Nanoparticles to Aggregates: Solid‑State Mechanisms Driving Thermal Sintering in Catalytic Material

Jonelle Brown

Co-Presenters: Individual Presentation

College: Hennings College of Science Mathematics and Technology

Major: BA.CHEM/PREPROF

Faculty Research Mentor: Mongelli, Matthew  Stokes-Huby, Heather

Abstract:

Thermal sintering remains a primary cause of deactivation in nanoparticle-based heterogeneous catalysts. Elevated temperatures drive the transformation of discrete nanoparticles into larger, less effective aggregates. Catalytic activity is dependent on surface-to-volume ratios, and the structural evolution caused by sintering reduces the number of accessible active sites. These aggregates reduce catalyst performance and limit long-term stability in industrial applications.

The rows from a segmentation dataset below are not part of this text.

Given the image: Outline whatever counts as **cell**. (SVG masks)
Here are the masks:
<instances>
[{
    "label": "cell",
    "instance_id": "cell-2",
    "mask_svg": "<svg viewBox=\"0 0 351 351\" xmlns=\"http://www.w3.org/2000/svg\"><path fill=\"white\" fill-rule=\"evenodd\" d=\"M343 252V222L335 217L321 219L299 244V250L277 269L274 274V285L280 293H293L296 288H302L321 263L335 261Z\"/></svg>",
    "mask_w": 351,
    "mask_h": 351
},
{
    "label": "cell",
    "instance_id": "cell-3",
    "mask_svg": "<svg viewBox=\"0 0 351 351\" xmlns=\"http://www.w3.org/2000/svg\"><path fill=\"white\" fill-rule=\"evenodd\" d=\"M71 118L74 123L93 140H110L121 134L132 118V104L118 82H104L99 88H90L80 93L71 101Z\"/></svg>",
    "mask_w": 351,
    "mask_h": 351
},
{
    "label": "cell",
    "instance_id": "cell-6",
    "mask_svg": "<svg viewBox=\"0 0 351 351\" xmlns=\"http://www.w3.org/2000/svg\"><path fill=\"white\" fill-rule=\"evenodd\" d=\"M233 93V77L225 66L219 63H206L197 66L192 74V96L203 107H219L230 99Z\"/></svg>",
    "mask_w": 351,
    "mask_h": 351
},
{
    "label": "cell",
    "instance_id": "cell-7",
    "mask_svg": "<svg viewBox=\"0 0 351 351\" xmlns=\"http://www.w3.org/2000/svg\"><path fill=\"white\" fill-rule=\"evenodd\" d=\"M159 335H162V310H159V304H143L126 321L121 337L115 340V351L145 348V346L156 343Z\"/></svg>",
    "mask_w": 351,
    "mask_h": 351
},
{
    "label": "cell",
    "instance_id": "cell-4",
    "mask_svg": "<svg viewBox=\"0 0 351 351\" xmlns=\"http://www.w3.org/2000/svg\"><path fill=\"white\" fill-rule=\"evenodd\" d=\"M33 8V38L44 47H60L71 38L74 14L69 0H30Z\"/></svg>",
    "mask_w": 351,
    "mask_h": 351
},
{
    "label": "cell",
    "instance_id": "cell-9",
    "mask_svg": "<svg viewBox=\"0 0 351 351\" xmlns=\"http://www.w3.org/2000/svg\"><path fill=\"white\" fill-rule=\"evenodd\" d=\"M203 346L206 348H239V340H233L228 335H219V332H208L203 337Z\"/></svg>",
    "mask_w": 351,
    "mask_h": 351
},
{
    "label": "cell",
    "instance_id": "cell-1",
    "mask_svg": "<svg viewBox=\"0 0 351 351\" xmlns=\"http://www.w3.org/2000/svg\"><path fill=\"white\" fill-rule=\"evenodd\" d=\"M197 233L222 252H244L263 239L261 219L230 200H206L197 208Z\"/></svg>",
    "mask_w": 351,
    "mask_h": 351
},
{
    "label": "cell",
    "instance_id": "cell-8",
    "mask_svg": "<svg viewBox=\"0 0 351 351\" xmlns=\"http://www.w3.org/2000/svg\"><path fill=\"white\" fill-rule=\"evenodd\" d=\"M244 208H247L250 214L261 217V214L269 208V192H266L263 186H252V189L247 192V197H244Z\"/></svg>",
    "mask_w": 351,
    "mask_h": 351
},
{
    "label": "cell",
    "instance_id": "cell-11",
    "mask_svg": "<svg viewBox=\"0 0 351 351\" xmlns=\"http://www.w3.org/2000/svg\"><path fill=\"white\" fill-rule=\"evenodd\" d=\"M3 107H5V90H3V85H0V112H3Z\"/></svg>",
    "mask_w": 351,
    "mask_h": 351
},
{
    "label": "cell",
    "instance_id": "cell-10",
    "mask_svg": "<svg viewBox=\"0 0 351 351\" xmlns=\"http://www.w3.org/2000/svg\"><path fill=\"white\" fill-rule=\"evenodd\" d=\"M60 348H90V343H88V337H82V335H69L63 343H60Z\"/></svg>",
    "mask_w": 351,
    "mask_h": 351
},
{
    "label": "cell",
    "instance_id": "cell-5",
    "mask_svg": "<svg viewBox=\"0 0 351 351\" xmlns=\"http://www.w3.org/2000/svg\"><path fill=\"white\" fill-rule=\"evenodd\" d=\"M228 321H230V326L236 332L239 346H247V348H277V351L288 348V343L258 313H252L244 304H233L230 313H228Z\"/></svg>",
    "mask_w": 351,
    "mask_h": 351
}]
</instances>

This work examines the solid-state mechanisms that govern thermal sintering, including particle migration, coalescence, Ostwald ripening and diffusion-driven restructuring. The thermodynamic driving forces are discussed alongside critical kinetic pathways underlying these processes. Emphasis is placed on the roles of support composition and interfacial bonding in particle mobility and growth. Techniques such as transmission electron microscopy and X-ray diffraction provide insight into structural changes during high-temperature exposure. Strategies to mitigate sintering, including strong metal–support interactions, encapsulation, and alloy design, are also discussed. Understanding these mechanisms at the atomic and nanoscale levels are essential for the rational design of thermally stable catalytic materials.